Insight: This provides exceptional load balancing. In a complete MoE layer (Qwen3-30B-A3B), ETC’s dynamic scheduler mitigates straggler SMs, outperforming specialized kernels like FlashInfer by up to 1.23× at 1024 tokens. Furthermore, an “early push” runtime optimization proactively pushes consumer tasks to the queue concurrently with the execution of producer tasks, hiding the scheduling overhead.
System-Level Impact and Insights
By encapsulating control flow explicitly within the compiled code, ETC requires minimal runtime architecture — avoiding the heavy, generic task graph executors standard in previous models.
The most striking architectural advantage is Ahead-of-Time (AOT) compilation for dynamic workloads.

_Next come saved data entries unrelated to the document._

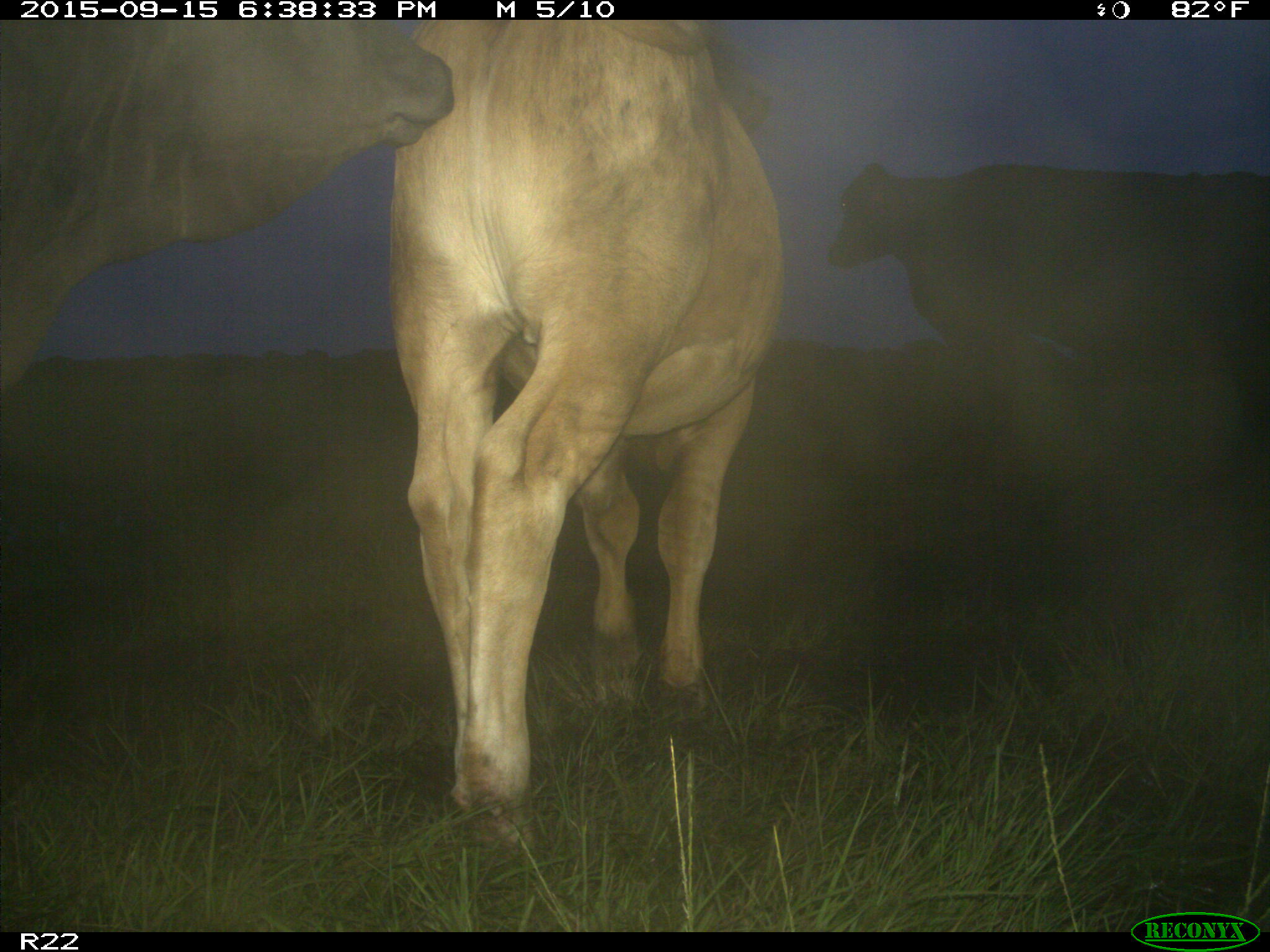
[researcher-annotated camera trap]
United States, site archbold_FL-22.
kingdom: Animalia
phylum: Chordata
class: Mammalia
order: Artiodactyla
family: Bovidae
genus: Bos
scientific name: Bos taurus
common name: domestic cow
Bos taurus (domestic cow).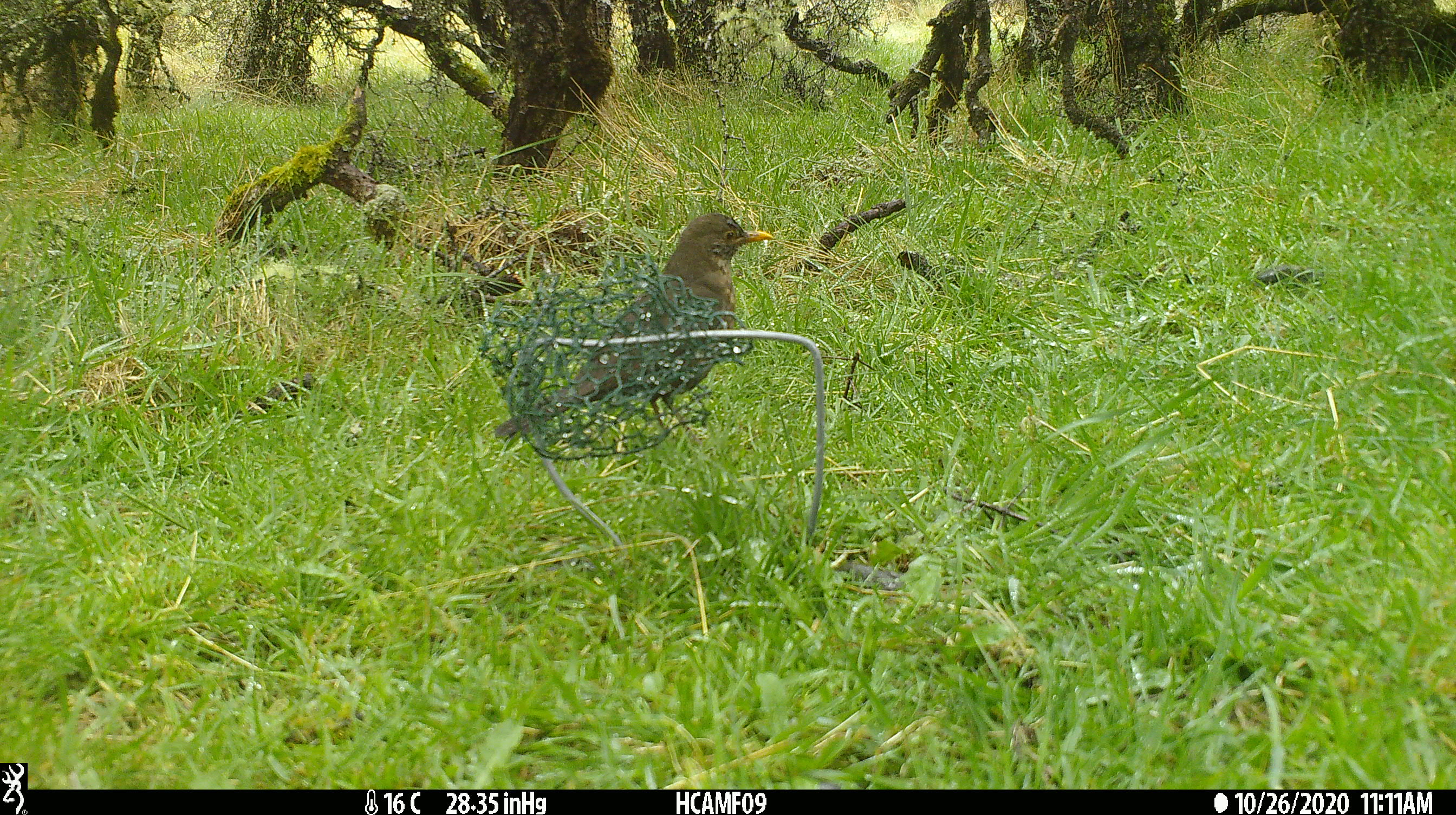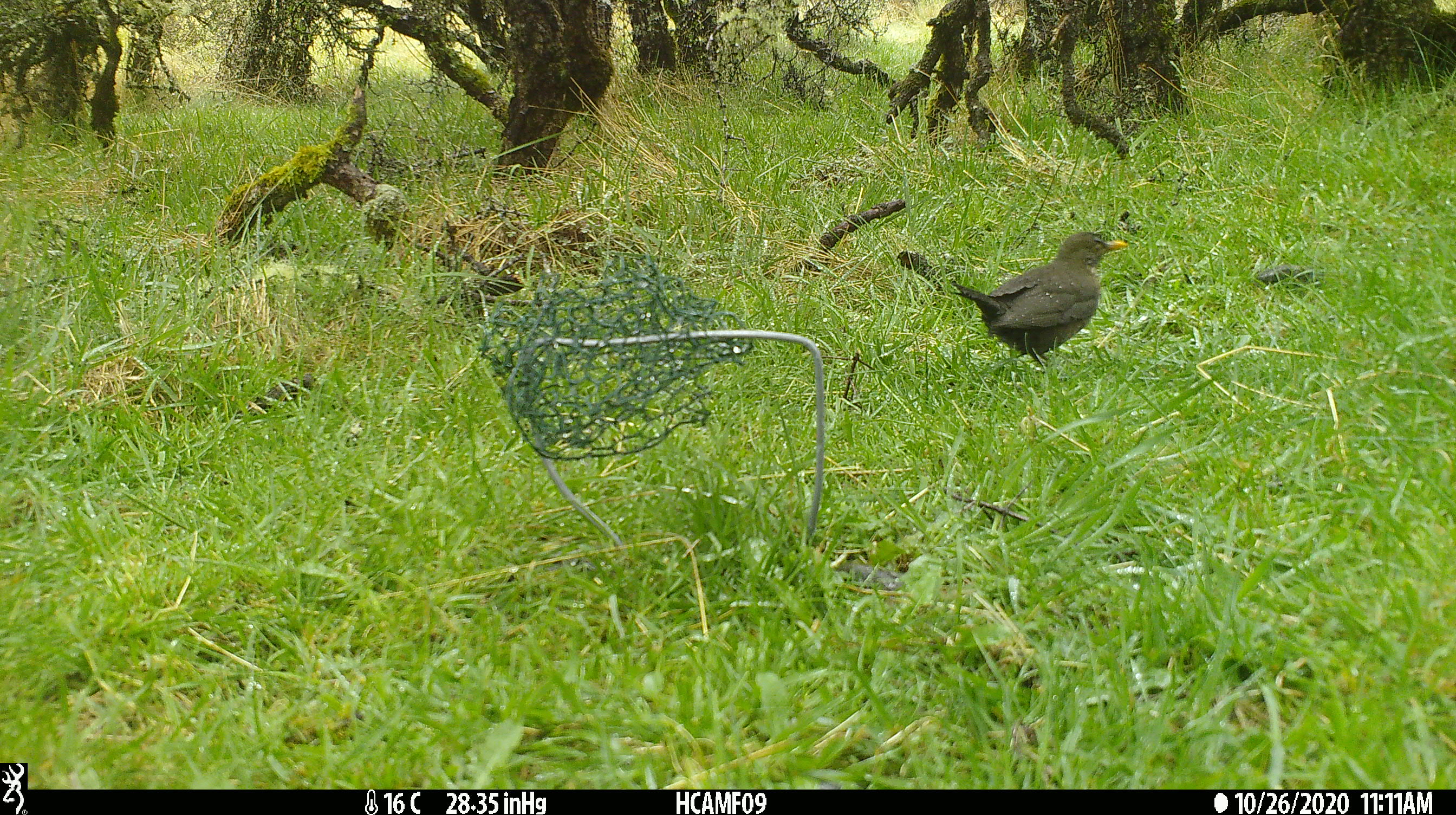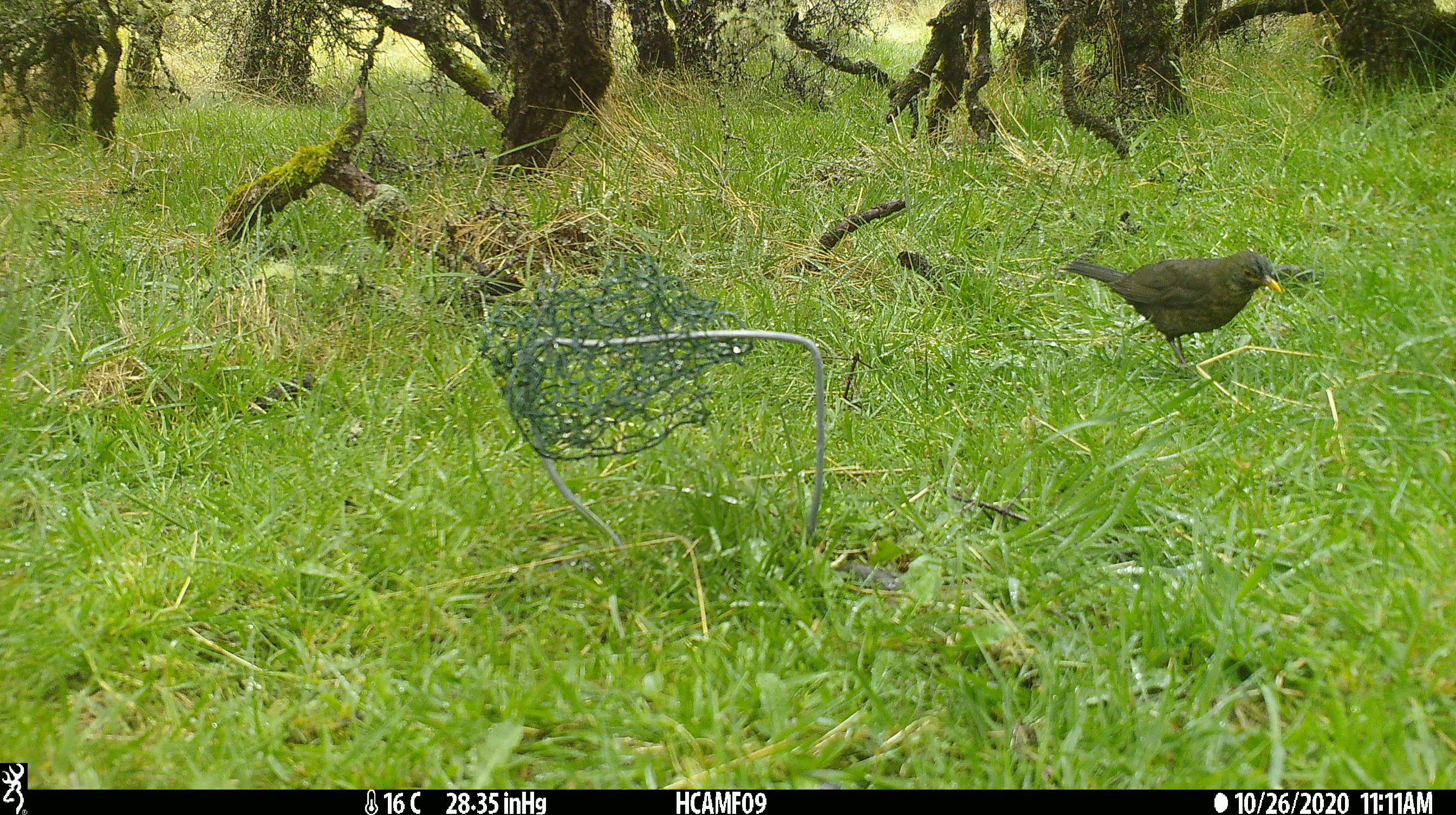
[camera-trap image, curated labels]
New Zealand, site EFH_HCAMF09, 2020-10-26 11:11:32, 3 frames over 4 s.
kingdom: Animalia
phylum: Chordata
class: Aves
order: Passeriformes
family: Turdidae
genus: Turdus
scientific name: Turdus merula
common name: eurasian blackbird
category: blackbird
Blackbird (eurasian blackbird) (Turdus merula).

Highly optimized baseline systems like vLLM and SGLang rely on Just-In-Time (JIT) compilation and require capturing dozens of static CUDA Graphs to accommodate different batch sizes, resulting in massive engine warmup overheads. In evaluating Qwen3-32B, SGLang took 583 seconds and 51 graph captures to warm up; vLLM required 123 seconds and 67 graph captures. By contrast, ETC compiles a single, shape-generic megakernel offline, completing engine initialization in just 35 seconds with zero runtime compilation.
Conclusion
Event Tensors bridge the gap between fine-grained parallel programming and deep learning tensor compilers. By elevating synchronization primitives to symbolic, multi-dimensional tensor IRs, the abstraction allows automated, compiler-driven fusion of subgraphs (like GEMM + Communication or MoE routing) without sacrificing dynamic shape flexibility. This effectively eliminates kernel launch bounds, smooths wave quantization, and redefines how we can achieve ahead-of-time predictability for heavily dynamic inference servers.